RTIA GETS IT WRONG BY BLOCKING LICENCES
The decision by the Road Traffic Infringement Agency (RTIA) to send motorists notifications threatening to withhold vehicle or driving licences, because of outstanding infringements is out of step with the legal process. Advocate Stefanie Fick, OUTA’sHead of the Accountability Division, explains why.
The RTIA’s failure to comply with its process is either due to capacity constraints, or malicious collection practices. Either way, this cannot continue at the expense of motorists. There is a specific process that must be followed once a motorist gets issued with a fine for a traffic offence:
1. The infringer must be issued with an infringement notice (fine) to inform him or her of the offence. This notice must include all the relevant information related to the infringement, including that the infringer must either pay it, or contend it within 32 days.

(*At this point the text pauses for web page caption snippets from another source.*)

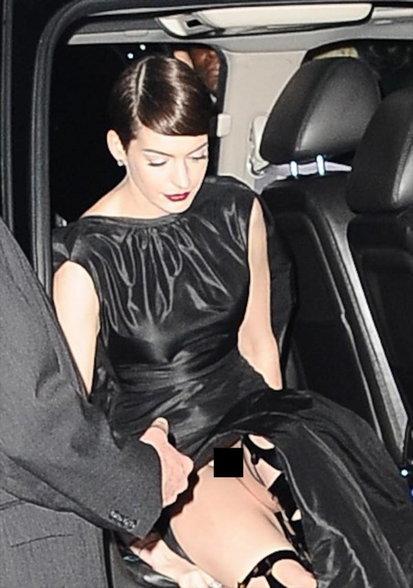 जेव्हा या हॉलिवूड अॅक्ट्रेसना ड्रेसने दिला धोका, पाहा Oops Moments...!  - Divya Marathi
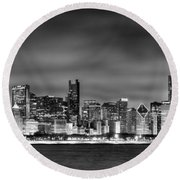 Chicago Skyline At Night Black And White Round Beach Towel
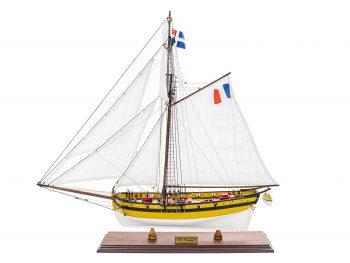 Maquette d'exposition entièrement montée - Mistral Maquettes - Le Renard - 64 cm - vue latérale bâbord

2. If the infringer does not take up either of the options within 32 days, the process stipulates that the RTIA must issue and serve a courtesy letter on the infringer. This courtesy letter is to make sure that the infringer is aware of the infringement and its consequences.
3. If there is no courtesy letter, the RTIA has deprived an infringer from the opportunity to comply with an infringement notice, resulting in a more serious consequence – an enforcement order. If this is the case, it means that the RTIA has failed to follow its own process.
4. The absence of a courtesy letter also implies that the enforcement order may be unenforceable and can potentially be set aside by a court of law.
OUTA urges our Supporters to check regularly whether they have enforcement orders on the AARTO website, especially before you arrange for the renewal of your motor or driving licences. If you are confronted with an enforcement order at a licence renewal centre, you won’t have time to apply for the revocation of the enforcement orders (which you have the legal right to do) and you will be forced to pay the outstanding amount.